Xと海へ行った。砂浜には犬の散歩をしている老人と、地元住民らしき人がちらほらいるくらいの賑わいだった。湿った浜辺に腰を下ろし、体を横にした。服がじわじわと水を吸い上げていく感触が気持ち悪い。Xが時折話しかけてくるが、風が強くてうまく聞き取れない。イヤホンをせずに外の音を聞くのが久しぶりで落ち着くのに時間がかかった。
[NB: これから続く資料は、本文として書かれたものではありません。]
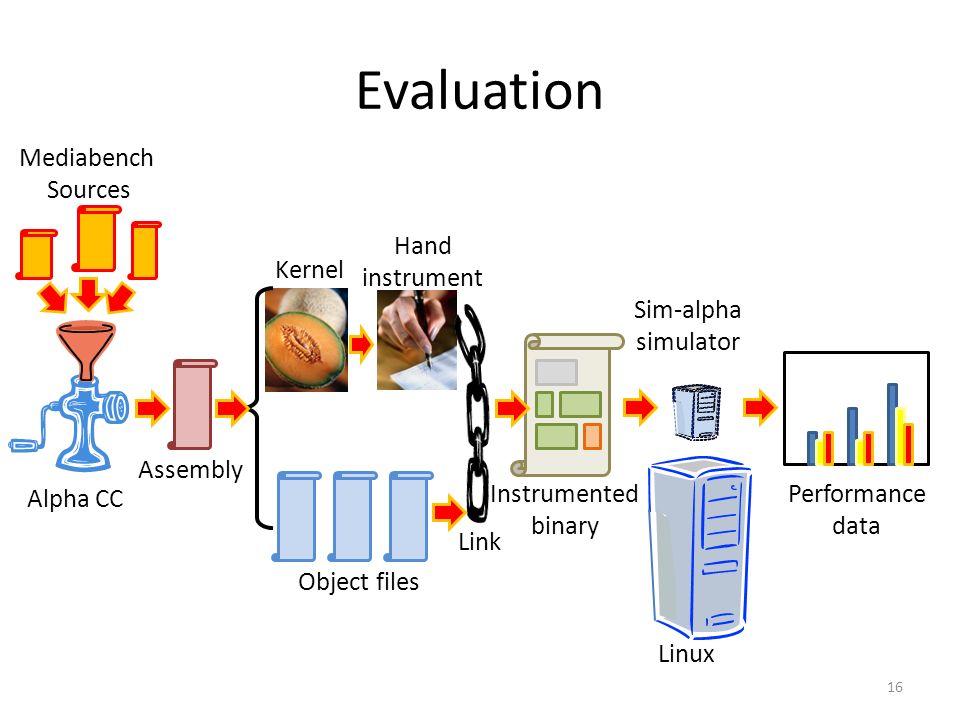 Evaluation

Mediabench Sources

Alpha CC

Assembly

Kernel

Hand instrument

Object files

Link

Instrumented binary

Sim-alpha simulator

Linux

Performance data

16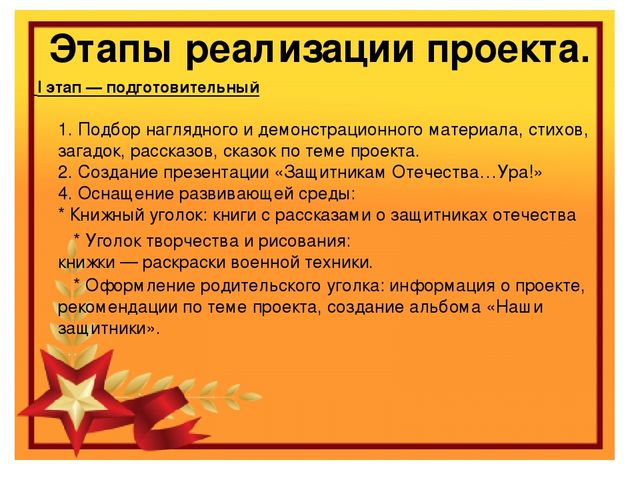 Этапы реализации проекта.

I этап — подготовительный

1. Подбор наглядного и демонстрационного материала, стихов, загадок, рассказов, сказок по теме проекта.
2. Создание презентации «Защитникам Отечества…Ура!»
4. Оснащение развивающей среды:
* Книжный уголок: книги с рассказами о защитниках отечества
* Уголок творчества и рисования:
книжки — раскраски военной техники.
* Оформление родительского уголка: информация о проекте, рекомендации по теме проекта, создание альбома «Наши защитники».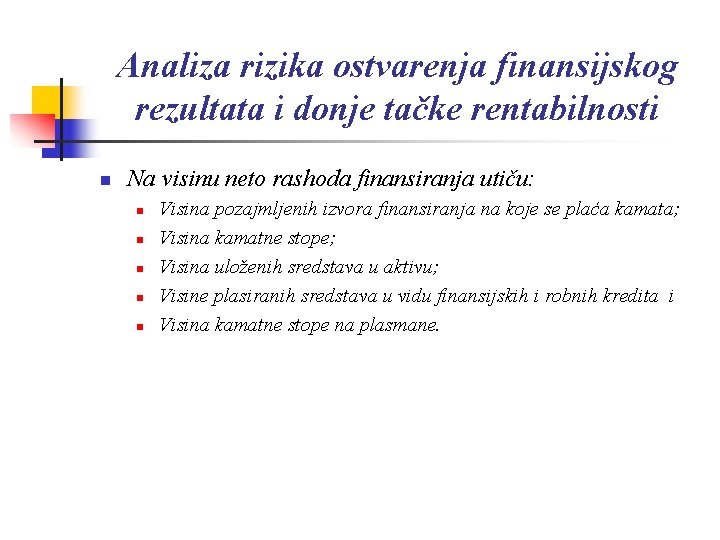 Analiza rizika ostvarenja finansijskog rezultata i donje tačke rentabilnosti

Na visinu neto rashoda finansiranja utiču:

Visina pozajmljenih izvora finansiranja na koje se plaća kamata;

Visina kamatne stope;

Visina uloženih sredstava u aktivu;

Visine plasiranih sredstava u vidu finansijskih i robnih kredita i

Visina kamatne stope na plasmane.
じっと目を閉じているうちに眠っていたようで、目を覚ました時、Xはどこかへ消えていた。太陽の位置が変わっていることを確認したあと、私は再び眠りについた。背中を足で小突かれ目を覚ます。無視していると、今度は強めに蹴ってきた。これはXではない。あわてて起き上がると子供がいた。子供は私の顔を見た途端ぎょっとした顔を見せ、走り去ってしまった。誰かと間違えたのだろううか。
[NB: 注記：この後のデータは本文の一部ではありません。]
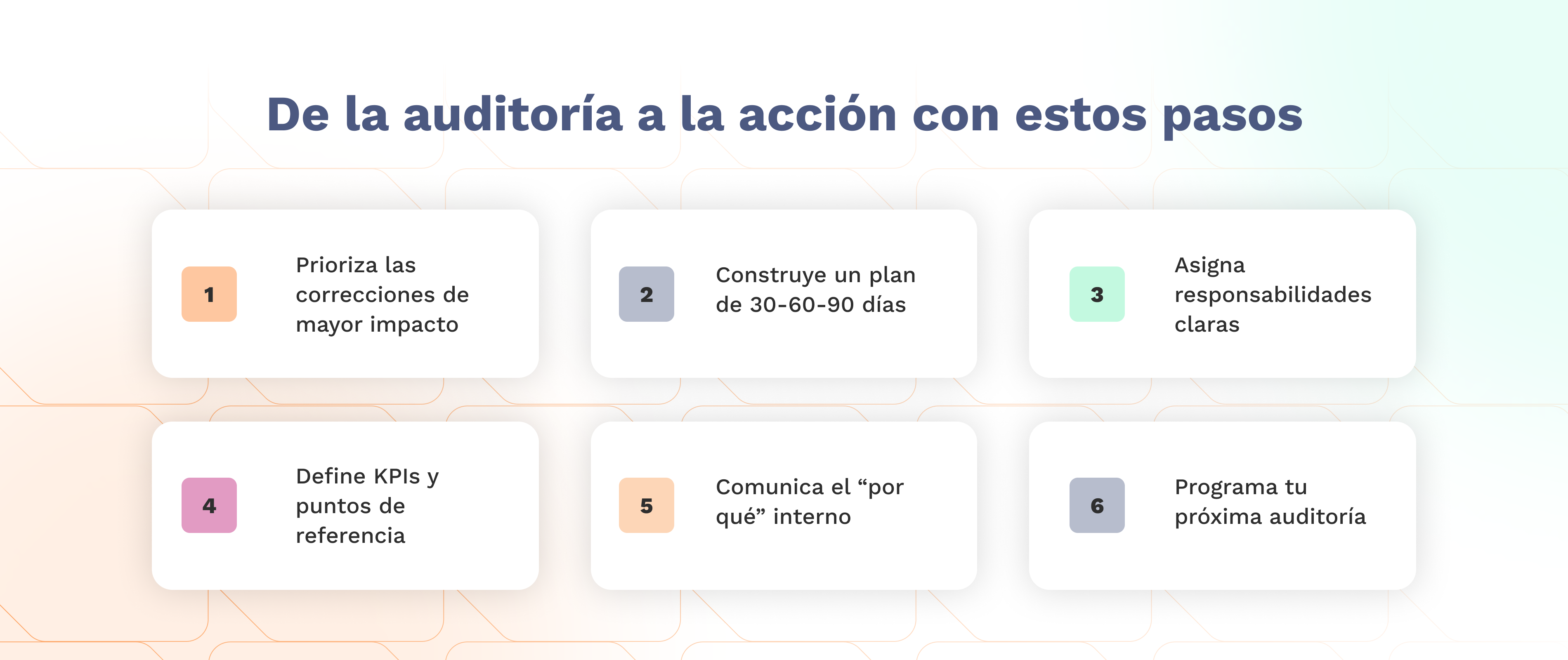 De la auditoría a la acción con estos pasos

1
Prioriza las correcciones de mayor impacto

2
Construye un plan de 30-60-90 días

3
Asigna responsabilidades claras

4
Define KPIs y puntos de referencia

5
Comunica el “por qué” interno

6
Programa tu próxima auditoría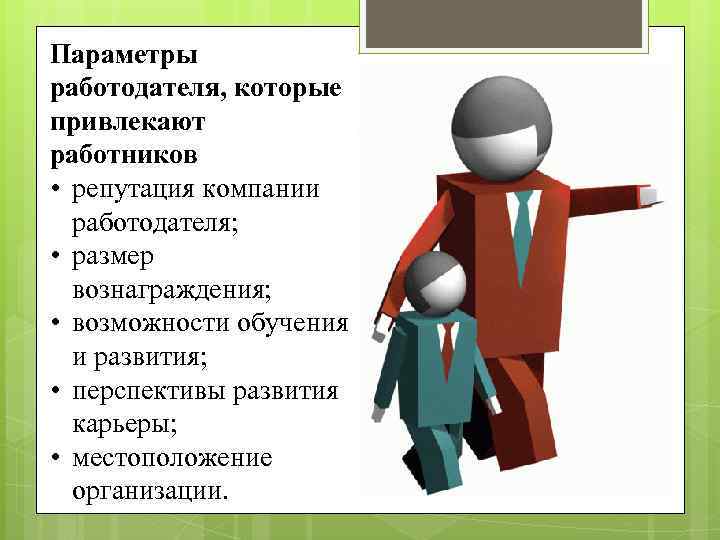 Параметры работодателя, которые привлекают работников

• репутация компании работодателя;
• размер вознаграждения;
• возможности обучения и развития;
• перспективы развития карьеры;
• местоположение организации.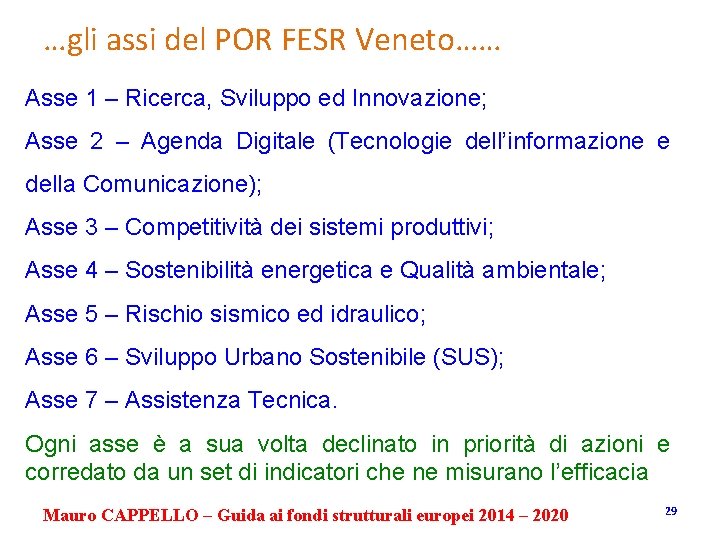 …gli assi del POR FESR Veneto……

Asse 1 – Ricerca, Sviluppo ed Innovazione;

Asse 2 – Agenda Digitale (Tecnologie dell'informazione e della Comunicazione);

Asse 3 – Competitività dei sistemi produttivi;

Asse 4 – Sostenibilità energetica e Qualità ambientale;

Asse 5 – Rischio sismico ed idraulico;

Asse 6 – Sviluppo Urbano Sostenibile (SUS);

Asse 7 – Assistenza Tecnica.

Ogni asse è a sua volta declinato in priorità di azioni e corredato da un set di indicatori che ne misurano l'efficacia

Mauro CAPPELLO – Guida ai fondi strutturali europei 2014 – 2020

29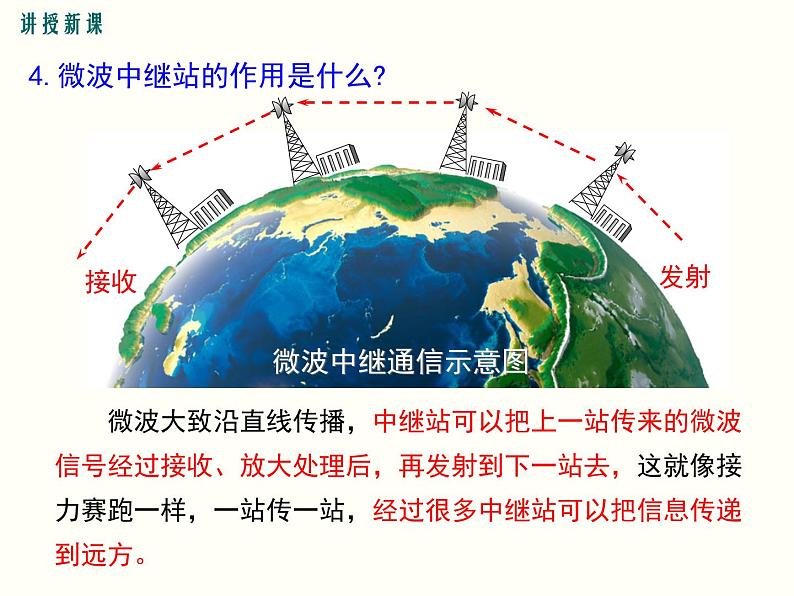 讲授新课

4. 微波中继站的作用是什么?

接收

发射

微波中继通信示意图

微波大致沿直线传播，中继站可以把上一站传来的微波信号经过接收、放大处理后，再发射到下一站去，这就像接力赛跑一样，一站传一站，经过很多中继站可以把信息传递到远方。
そのまま走り去っていく子供と入れ違いにXが帰ってきた。手にしたコンビニ袋を見せ、フランクフルトと肉まんのどちらがいいか訪ねてきたので、Xに先を譲ることにした。Xはフランクフルトを選んだ。ケチャップがうまくかからず半分ほど砂浜にかけていた。肉まんを食べ終えたあと、Xがずっと私の顔を眺めていたことに気づいた。私たちは何も言わず無軌道に歩いた。

浜辺に打ち上げられたものを探すことをビーチコーミングと呼ぶ。もともと今日海岸で貝殻を探そうと提案したのは私だったが、Xがそういう収集をビーチコーミングと呼ぶことを教えてくれたのだ。Xはひょいひょいと何かをビニール袋に入れていく。私が何かを1つ見つける間にXは3つくらい何かを見つけている。辛抱強く視線を落として探していたが、たまに見つけても地味な色をした貝ばかりで飽きてしまい、Xの後ろをついて回った。一度もストーキングに気づくことなくビニール袋をパンパンにしていた。

砂浜の上に拾得物を並べ、Xと私で選別をしていると、さっき私の背中を蹴ってきた子供がどこからともなく現れた。彼女の謝罪を受け入れ3人で欲しいものを選んだ。じゃんけんで右回りに欲しいものを1つずつ取っていくのだ。Xも子供も摩耗したシーガラスを取ろうとすると露骨に不安そうな顔をするのが面白くて何度も試してしまった。私は小さな貝殻をひとつ貰い受けたあと、すべて彼女に譲ってしまった。大人になると数より質を選ぶのだ。